-- EXCERPT TO READ --
========================

At least 100 pages of four novels. At least 20 pages of maybe half a dozen others. Not one book finished, not even in rough draft.
These are the vital statistics of my long war with fiction. For most of my life now it’s been my fondest wish to write and to publish a novel. Sometimes I’ve wanted to author a book of the Great-American-sort, other times my ambitions have been more humble, or more genre-bound. Sometimes my drafts have been muddy slogs through self doubt, other times they came as if poured from a vase by a woman in a toga. But every time I ended up feeling like something was missing, like I was doing something incorrectable.
My biggest compositional struggle has been over the right ways to move characters through an imaginary space. When I started, everything I wrote felt too static, with the characters all sitting in chairs or standing statuesque in their rooms. But even after realizing this defect, I never really knew how to proceed. Do I use the progression of details to give the illusion of a character’s thoughts as he walks down a street? Do I describe her walking pace, or the nervous way she shifts from one part of the room to another? Do I do as Umberto Eco in composing The Name of the Rose (1980), when he drew a scale map of his medieval Italian monastery so that he could know the number of paces between the scriptorium and the stables? I still haven’t found an answer that satisfies me.
So it’s with personal interest that I’ve noted a new fictional form emerging within the world of games. Twine-based interactive fiction, text stories made of clickable links and branching pathways, straddle the very threshold between game and literature. And I think interactive fiction, in the hands of certain writers and designers, also represents a new formal association between space and text.
My inroads into Twine fiction was Porpentine Charity Heartscape’s With Those We Love Alive (2014). Told in the second person, the game thrusts the player into the role of an Artificer in service to an insectile Empress. Porpentine’s is a world where “Angel corpses rot in the sun” near a “dream distillery”, all of it “stained with smog and acid rain.” Her images are at once precise and yet broad enough to imply a whole deeper world. But this world is also given a feeling of physical depth, of spatialization, by the structure of Porpentine’s game/story. In a given passage certain words will be colored links, as in the following (with italics standing in for colors): “The garden stands over there. Your workshop is in a cabin down the path.” Clicking these links brings you to a description of the garden or of the workshop, respectively, and each of these descriptions might have links inside them as well.
This act and activity of clicking links serves as a metonymy for active motion between one place and another. In a traditional story the movement would be described on the page: “You walk from the palace courtyard to the garden.” But in Porpentine’s work, and the work of other interactive fiction writers, that fussy movement of characters like chess pawns is elided. What reigns instead is detail and an imagination of space.

========================

-- SUPPLIED RECORDS --

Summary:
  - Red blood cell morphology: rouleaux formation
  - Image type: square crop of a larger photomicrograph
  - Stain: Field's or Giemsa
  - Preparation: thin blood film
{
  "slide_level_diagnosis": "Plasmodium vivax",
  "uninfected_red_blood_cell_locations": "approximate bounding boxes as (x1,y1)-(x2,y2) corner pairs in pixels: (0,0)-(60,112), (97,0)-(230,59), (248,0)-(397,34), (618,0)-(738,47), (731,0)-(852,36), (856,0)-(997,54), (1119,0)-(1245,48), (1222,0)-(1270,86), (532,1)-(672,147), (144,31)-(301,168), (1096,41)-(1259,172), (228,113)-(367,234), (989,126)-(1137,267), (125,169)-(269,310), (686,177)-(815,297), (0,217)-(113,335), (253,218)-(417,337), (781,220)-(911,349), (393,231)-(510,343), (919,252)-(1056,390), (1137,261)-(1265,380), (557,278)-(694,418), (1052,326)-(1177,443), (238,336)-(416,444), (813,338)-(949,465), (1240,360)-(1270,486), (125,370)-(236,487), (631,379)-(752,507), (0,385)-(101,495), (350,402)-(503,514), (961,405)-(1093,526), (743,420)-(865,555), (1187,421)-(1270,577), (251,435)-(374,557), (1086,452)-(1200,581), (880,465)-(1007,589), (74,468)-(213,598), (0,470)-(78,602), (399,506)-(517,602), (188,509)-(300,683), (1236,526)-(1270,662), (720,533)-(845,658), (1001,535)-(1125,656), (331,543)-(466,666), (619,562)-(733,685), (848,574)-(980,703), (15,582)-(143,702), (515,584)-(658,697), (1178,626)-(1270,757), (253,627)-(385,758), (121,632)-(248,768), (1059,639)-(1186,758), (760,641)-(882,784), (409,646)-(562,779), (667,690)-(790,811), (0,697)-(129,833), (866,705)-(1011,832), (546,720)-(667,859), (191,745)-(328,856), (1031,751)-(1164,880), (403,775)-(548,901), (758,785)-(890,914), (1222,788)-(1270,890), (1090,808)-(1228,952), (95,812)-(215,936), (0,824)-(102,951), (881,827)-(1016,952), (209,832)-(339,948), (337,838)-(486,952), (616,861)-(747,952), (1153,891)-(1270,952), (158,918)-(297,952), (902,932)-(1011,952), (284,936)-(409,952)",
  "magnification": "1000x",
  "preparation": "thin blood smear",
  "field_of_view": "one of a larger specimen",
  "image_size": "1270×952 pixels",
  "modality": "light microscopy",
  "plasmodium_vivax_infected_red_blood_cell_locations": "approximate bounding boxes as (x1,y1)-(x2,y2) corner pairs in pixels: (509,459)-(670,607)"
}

========================

-- TASKS TO COMPLETE --
1. Report every line in the records that contains the word "larger".
2. Pick up the essay on Twine fiction after its last sentence and keep writing.

-- SOLVED PROBLEMS --
1.
  - Image type: square crop of a larger photomicrograph
  "field_of_view": "one of a larger specimen",

2.
What’s more, With Those We Love Alive is not a sort of “choose your own adventure story” made of unrecoverable choices. If you go from the courtyard to the temple you can go back to the courtyard and on, to the lake. These settings may or may not change from one appearance to the next, but even the repetition helps ground the game in a sense of spatial reality. You move around inside the story rather than tracking an inexorable march of words rightwards and down the page.
This desire for a spatialization of the text extends to one of the most often remarked upon features of With Those We Love Alive. The game asks you to draw symbols upon your body that represent abstractions like new beginnings and separation. In another place, the game asks that you—the player—hold your breath for a length of time. These effect are powerful, as if this already spatial story is reaching out to haunt the physical world.
If I were to generalize massively, I would say that the relationship between a traditional paginated novel and Porpentine’s work is that the former is about the passage of time while the latter is about movement through space. Which is not to claim that a novel can’t provide a sensation of dimension, or that With Those We Love Alive doesn’t have an affecting narrative. But I do want to point to the unique strengths of writing and design like Porpentine’s and how these strengths are different from the fiction that came before it.
This move towards a spatialized fiction is not sui generis with Porpentine, though. First of all, it is important to note that there was half a decade of work made on Twine before With Those We Love Alive arrived, and that much of this work set a touchstone that Porpentine has followed. But the history of interactive fiction is even deeper than that. Indeed, some of the very earliest computer games, such as Adventure (1976) or Zork (1980), communicated their worlds only through text and both described dark underground labyrinths and passages.
In the heady early days of the popular internet a loose collection of literary writers began taking up the mantle of “hypertext fiction”. Works like Michael Joyce’s Afternoon, a story (1987) and Shelley Jackson’s Patchwork Girl (1995) were innovative in their use of hyperlink to produce a fragmented post-modern structure for the reader to explore, but these stories were more about textuality than space. In some ways I think that more recent Twine games split the difference between Zork and Shelly Jackson: the structural grace of hyperlinks (over the clunkiness of the parsing systems of old-school text-based games) combined with the groundedness of placing a character in a specified, detailed environment.
Other developers are using Twine’s structures to tell stories about, and in, space. In 2015, developer Orihaus released To Burn In Memory, an “ahistorical and atemporal Interactive Fiction” set in an unreal European city just before World War I. The architecture of the story is all promenades and mezzanines and arcades, producing a sort of labyrinth of 19th century cultural memory, as if Jorge Luis Borges and Walter Benjamin collaborated on a sequel to Adventure. Memories and time literally intrude on the spatial text of To Burn In Memory in the form of pop up windows featuring diary entries from unseen characters. That Orihaus developed the game without Twine, but still used its hyperlinked structures is a testament to the simple power of Twinescaped literature.
I should say too that not all interactive fiction is like With Those We Love Alive. Some Twine games like Zoe Quinn’s Depression Quest (2013) and Anna Anthropy’s Queers In Love At the End of the World (2013) are deeply engaged with temporality, both interminable and minute. A lot of interactive fiction games aren’t developed in Twine, nor do they all use Twine’s link structure. However, I believe that With Those We Love Alive, and its predecessors and successors, opens up new vistas in the formalization of space, and might well be a new sort of literature.
As for me, I’ve got to close up here and get back to work on my new novel. I’m twenty pages deep and things are looking pretty good. What can I say? I’m married to the sea.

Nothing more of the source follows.